Make errors on the minority class MORE EXPENSIVE.
from sklearn.linear_model import LogisticRegression
from sklearn.ensemble import RandomForestClassifier
# Option 1: Automatic balancing
model = LogisticRegression(class_weight='balanced')
model.fit(X_train, y_train)
# Option 2: Manual weights
# Fraud errors are 100x more costly than normal errors
model = LogisticRegression(class_weight={0: 1, 1: 100})
model.fit(X_train, y_train)
# Works with many sklearn models!
rf = RandomForestClassifier(class_weight='balanced')
What class_weight='balanced' does:
weight = n_samples / (n_classes × n_samples_per_class)
For 9900 normal, 100 fraud:
Normal weight: 10000 / (2 × 9900) = 0.505
Fraud weight: 10000 / (2 × 100) = 50.0
Fraud errors now count 100x more!
Pros: No data manipulation, simple, no overfitting risk
Cons: Not all algorithms support it
Strategy 3: Change Your Algorithm
Some algorithms handle imbalance better than others.
Balanced Random Forest
from imblearn.ensemble import BalancedRandomForestClassifier
# Automatically balances each bootstrap sample
model = BalancedRandomForestClassifier(n_estimators=100, random_state=42)

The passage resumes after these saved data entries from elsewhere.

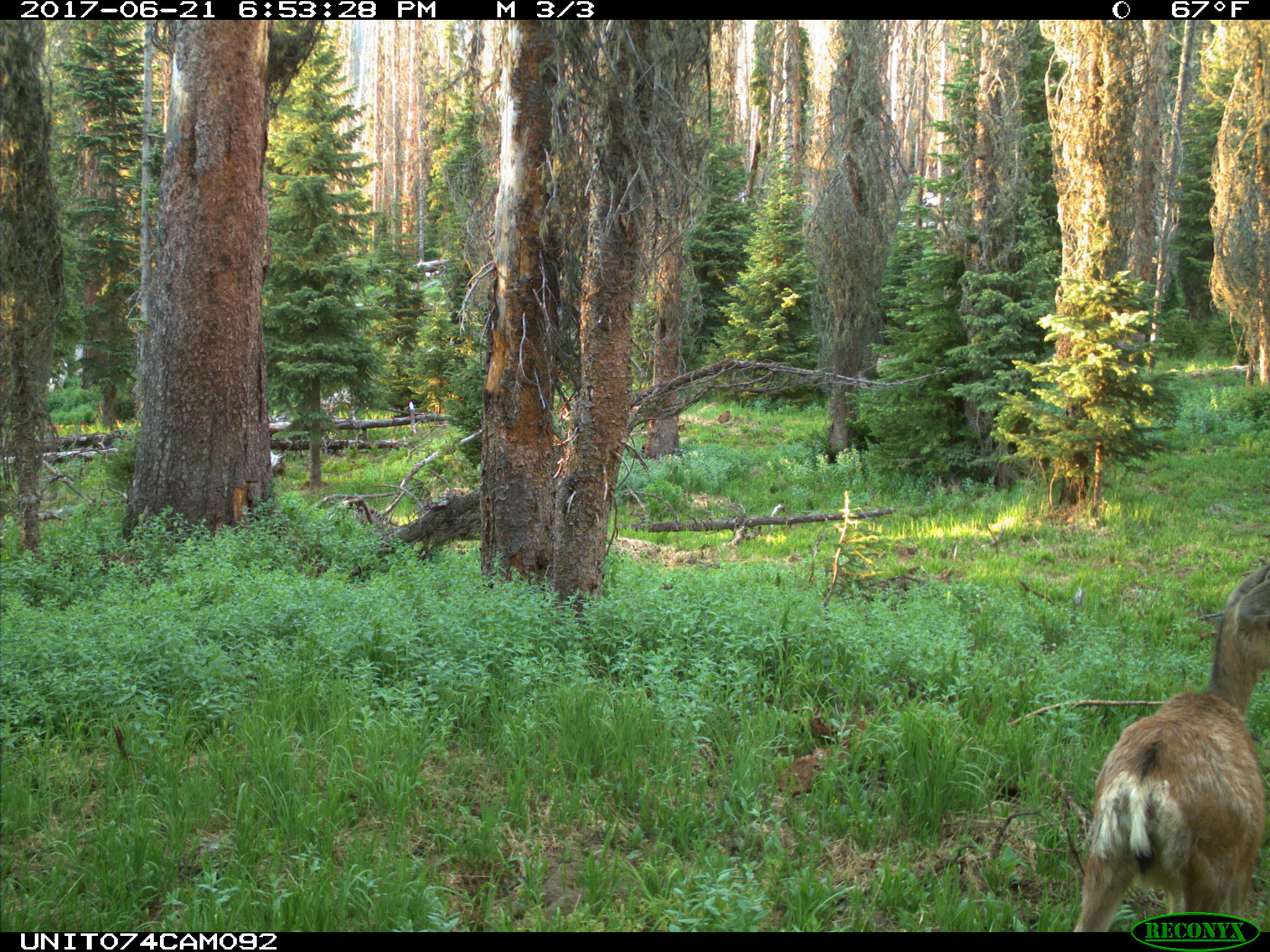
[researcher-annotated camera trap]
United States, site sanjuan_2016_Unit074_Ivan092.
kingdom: Animalia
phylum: Chordata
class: Mammalia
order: Artiodactyla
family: Cervidae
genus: Odocoileus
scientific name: Odocoileus hemionus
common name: mule deer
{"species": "Odocoileus hemionus (mule deer)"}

model.fit(X_train, y_train)
Easy Ensemble
from imblearn.ensemble import EasyEnsembleClassifier
# Creates multiple balanced subsets and ensembles them
model = EasyEnsembleClassifier(n_estimators=10, random_state=42)
model.fit(X_train, y_train)
RUSBoost (Random Under-Sampling + Boosting)
from imblearn.ensemble import RUSBoostClassifier
model = RUSBoostClassifier(n_estimators=100, random_state=42)
model.fit(X_train, y_train)
Strategy 4: Change Your Threshold
By default, models use 0.5 as the threshold:
probability >= 0.5 → Predict positive
probability < 0.5 → Predict negative
But who said 0.5 is right?
Lower the threshold to catch more of the minority class:
from sklearn.linear_model import LogisticRegression
import numpy as np
model = LogisticRegression()
model.fit(X_train, y_train)
# Get probabilities instead of predictions
y_proba = model.predict_proba(X_test)[:, 1]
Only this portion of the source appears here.